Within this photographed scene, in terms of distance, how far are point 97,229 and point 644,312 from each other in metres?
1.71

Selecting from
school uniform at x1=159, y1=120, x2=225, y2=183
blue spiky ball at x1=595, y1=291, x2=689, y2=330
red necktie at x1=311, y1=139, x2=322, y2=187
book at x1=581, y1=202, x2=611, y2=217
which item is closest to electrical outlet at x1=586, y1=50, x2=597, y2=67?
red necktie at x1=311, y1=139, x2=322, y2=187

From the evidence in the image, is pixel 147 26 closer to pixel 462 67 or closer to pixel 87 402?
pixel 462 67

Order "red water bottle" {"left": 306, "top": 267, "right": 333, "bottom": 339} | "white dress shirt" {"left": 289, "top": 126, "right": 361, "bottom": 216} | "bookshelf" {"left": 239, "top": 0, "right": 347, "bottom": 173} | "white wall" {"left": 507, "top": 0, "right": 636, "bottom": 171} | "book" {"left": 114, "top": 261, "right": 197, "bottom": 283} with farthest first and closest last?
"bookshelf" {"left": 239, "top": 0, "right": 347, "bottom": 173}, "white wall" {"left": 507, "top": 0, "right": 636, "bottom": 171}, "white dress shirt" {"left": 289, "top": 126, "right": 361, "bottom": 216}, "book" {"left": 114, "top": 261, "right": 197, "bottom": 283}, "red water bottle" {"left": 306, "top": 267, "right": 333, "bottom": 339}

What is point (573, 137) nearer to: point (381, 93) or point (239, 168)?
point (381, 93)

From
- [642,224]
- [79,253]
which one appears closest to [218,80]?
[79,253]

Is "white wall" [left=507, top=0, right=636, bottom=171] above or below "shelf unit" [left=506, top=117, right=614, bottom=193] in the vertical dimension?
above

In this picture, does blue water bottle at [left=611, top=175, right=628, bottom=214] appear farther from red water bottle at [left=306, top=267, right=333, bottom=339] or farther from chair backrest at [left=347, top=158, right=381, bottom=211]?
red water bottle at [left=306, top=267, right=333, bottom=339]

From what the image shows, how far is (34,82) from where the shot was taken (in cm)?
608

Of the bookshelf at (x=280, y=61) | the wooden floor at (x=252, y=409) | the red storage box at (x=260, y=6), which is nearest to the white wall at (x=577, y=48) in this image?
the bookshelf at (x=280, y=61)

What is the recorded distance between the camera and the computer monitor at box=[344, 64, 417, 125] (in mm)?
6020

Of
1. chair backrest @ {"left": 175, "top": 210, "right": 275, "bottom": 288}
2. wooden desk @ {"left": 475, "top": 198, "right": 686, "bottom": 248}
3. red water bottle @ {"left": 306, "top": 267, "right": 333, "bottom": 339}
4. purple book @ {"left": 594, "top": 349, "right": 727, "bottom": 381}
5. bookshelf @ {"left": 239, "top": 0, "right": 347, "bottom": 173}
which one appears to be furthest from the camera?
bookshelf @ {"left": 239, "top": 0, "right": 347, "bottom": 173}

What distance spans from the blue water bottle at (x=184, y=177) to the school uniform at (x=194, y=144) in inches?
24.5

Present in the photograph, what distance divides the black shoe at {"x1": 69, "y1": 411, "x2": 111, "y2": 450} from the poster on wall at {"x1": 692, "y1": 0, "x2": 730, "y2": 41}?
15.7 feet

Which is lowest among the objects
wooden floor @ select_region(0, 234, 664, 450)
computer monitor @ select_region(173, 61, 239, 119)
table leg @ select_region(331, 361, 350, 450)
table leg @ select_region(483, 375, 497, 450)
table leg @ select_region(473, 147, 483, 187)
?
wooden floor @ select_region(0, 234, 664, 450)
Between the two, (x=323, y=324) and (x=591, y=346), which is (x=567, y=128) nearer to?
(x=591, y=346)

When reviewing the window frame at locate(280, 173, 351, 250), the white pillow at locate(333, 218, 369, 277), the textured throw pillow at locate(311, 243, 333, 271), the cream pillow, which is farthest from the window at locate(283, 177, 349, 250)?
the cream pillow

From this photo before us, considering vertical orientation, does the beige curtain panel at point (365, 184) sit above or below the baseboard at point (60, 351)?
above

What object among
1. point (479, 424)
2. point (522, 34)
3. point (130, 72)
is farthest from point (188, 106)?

^^^^

- Task requirements:
Please update the data, replacing "blue spiky ball" with "blue rubber ball" and leaving everything else unchanged.

- Answer to this exercise:
Within this photographed scene, in terms of distance, how far are point 97,229 and point 644,312 from each other in metres?
1.71

Selecting from
school uniform at x1=159, y1=120, x2=225, y2=183
blue rubber ball at x1=595, y1=291, x2=689, y2=330
red necktie at x1=311, y1=139, x2=322, y2=187
book at x1=581, y1=202, x2=611, y2=217
which item is closest to electrical outlet at x1=586, y1=50, x2=597, y2=67?
red necktie at x1=311, y1=139, x2=322, y2=187

From the evidence in the image, is pixel 147 26 closer to pixel 462 67 or closer to pixel 87 402?
pixel 462 67

Order "red water bottle" {"left": 306, "top": 267, "right": 333, "bottom": 339} | "white dress shirt" {"left": 289, "top": 126, "right": 361, "bottom": 216} | "bookshelf" {"left": 239, "top": 0, "right": 347, "bottom": 173} | "white wall" {"left": 507, "top": 0, "right": 636, "bottom": 171} | "book" {"left": 114, "top": 261, "right": 197, "bottom": 283} with farthest first and closest last?
"bookshelf" {"left": 239, "top": 0, "right": 347, "bottom": 173}, "white wall" {"left": 507, "top": 0, "right": 636, "bottom": 171}, "white dress shirt" {"left": 289, "top": 126, "right": 361, "bottom": 216}, "book" {"left": 114, "top": 261, "right": 197, "bottom": 283}, "red water bottle" {"left": 306, "top": 267, "right": 333, "bottom": 339}

What is point (573, 137) nearer to: point (381, 93) or point (239, 168)?
point (381, 93)

From
- [642,224]
- [79,253]
which one appears closest to [218,80]?
[79,253]

Is "white wall" [left=507, top=0, right=636, bottom=171] above or below "shelf unit" [left=506, top=117, right=614, bottom=193] in the vertical dimension?
above

In this picture, does blue water bottle at [left=611, top=175, right=628, bottom=214] appear farther from red water bottle at [left=306, top=267, right=333, bottom=339] or farther from chair backrest at [left=347, top=158, right=381, bottom=211]?
red water bottle at [left=306, top=267, right=333, bottom=339]

From what the image shows, how far is (34,82) from where the shot was taken (in cm)?
608

Of the bookshelf at (x=280, y=61) | the wooden floor at (x=252, y=409) | the red storage box at (x=260, y=6), which is nearest to the white wall at (x=577, y=48) in this image?
the bookshelf at (x=280, y=61)

What is the recorded distance between the camera and the computer monitor at box=[344, 64, 417, 125] (in mm)?
6020

Of
1. chair backrest @ {"left": 175, "top": 210, "right": 275, "bottom": 288}
2. wooden desk @ {"left": 475, "top": 198, "right": 686, "bottom": 248}
3. red water bottle @ {"left": 306, "top": 267, "right": 333, "bottom": 339}
4. purple book @ {"left": 594, "top": 349, "right": 727, "bottom": 381}
5. bookshelf @ {"left": 239, "top": 0, "right": 347, "bottom": 173}
which one appears to be furthest from the camera?
bookshelf @ {"left": 239, "top": 0, "right": 347, "bottom": 173}

What distance spans from the blue water bottle at (x=184, y=177) to the school uniform at (x=194, y=144) in inches?
24.5

Present in the photograph, what distance divides the black shoe at {"x1": 69, "y1": 411, "x2": 111, "y2": 450} from the poster on wall at {"x1": 692, "y1": 0, "x2": 730, "y2": 41}?
15.7 feet

Which is lowest among the objects
wooden floor @ select_region(0, 234, 664, 450)
computer monitor @ select_region(173, 61, 239, 119)
table leg @ select_region(331, 361, 350, 450)
table leg @ select_region(483, 375, 497, 450)
table leg @ select_region(473, 147, 483, 187)
?
wooden floor @ select_region(0, 234, 664, 450)
Between the two, (x=323, y=324) and (x=591, y=346), which is (x=567, y=128) nearer to?
(x=591, y=346)

When reviewing the window frame at locate(280, 173, 351, 250), the white pillow at locate(333, 218, 369, 277), the textured throw pillow at locate(311, 243, 333, 271), the cream pillow, which is farthest from the window at locate(283, 177, 349, 250)?
the cream pillow

From this photo before us, considering vertical orientation, does the beige curtain panel at point (365, 184) sit above or below the baseboard at point (60, 351)?
above

What object among
1. point (479, 424)
2. point (522, 34)
3. point (130, 72)
is farthest from point (188, 106)?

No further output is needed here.